# CONSIGNE
Selon le texte sur les femmes en STGM, dans quelle région se tient le congrès Creating Connections ?

# TEXTE À LIRE
════

Enfin, nous devons travailler à bâtir, relier et intégrer les réseaux existants de mentorat et de soutien par les pairs pour les femmes dans le domaine des STGM. Nous devons encourager les initiatives qui permettent de réunir les organisations aux vues semblables pour l'atteinte d'objectifs communs. Par exemple, le congrès Creating Connections, tenu dans la région métropolitaine de Vancouver, permet aux étudiants en STGM des universités et des collèges de rencontrer des organisations qui appuient les femmes dans le domaine des STGM afin de discuter tous ensemble de perfectionnement personnel et professionnel, de réseautage et d'inspiration.
Les femmes dans le domaine des STGM et leurs alliés ont encore beaucoup de travail à faire pour doter le Canada du leadership nécessaire en STGM pour le XXIe siècle et au-delà. Les progrès que nous avons réalisés jusqu'ici nous permettent d'être optimistes et justifient un soutien accru afin que nous puissions relever les défis à venir.

════

# DONNÉES RECUEILLIES

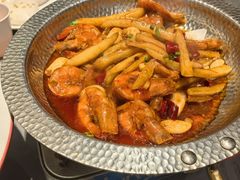 -肖记公安牛肉鱼杂馆·省级非物质文化遗产(江汉路直营店)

════

# RÉPONSE RÉDIGÉE
Dans la région métropolitaine de Vancouver.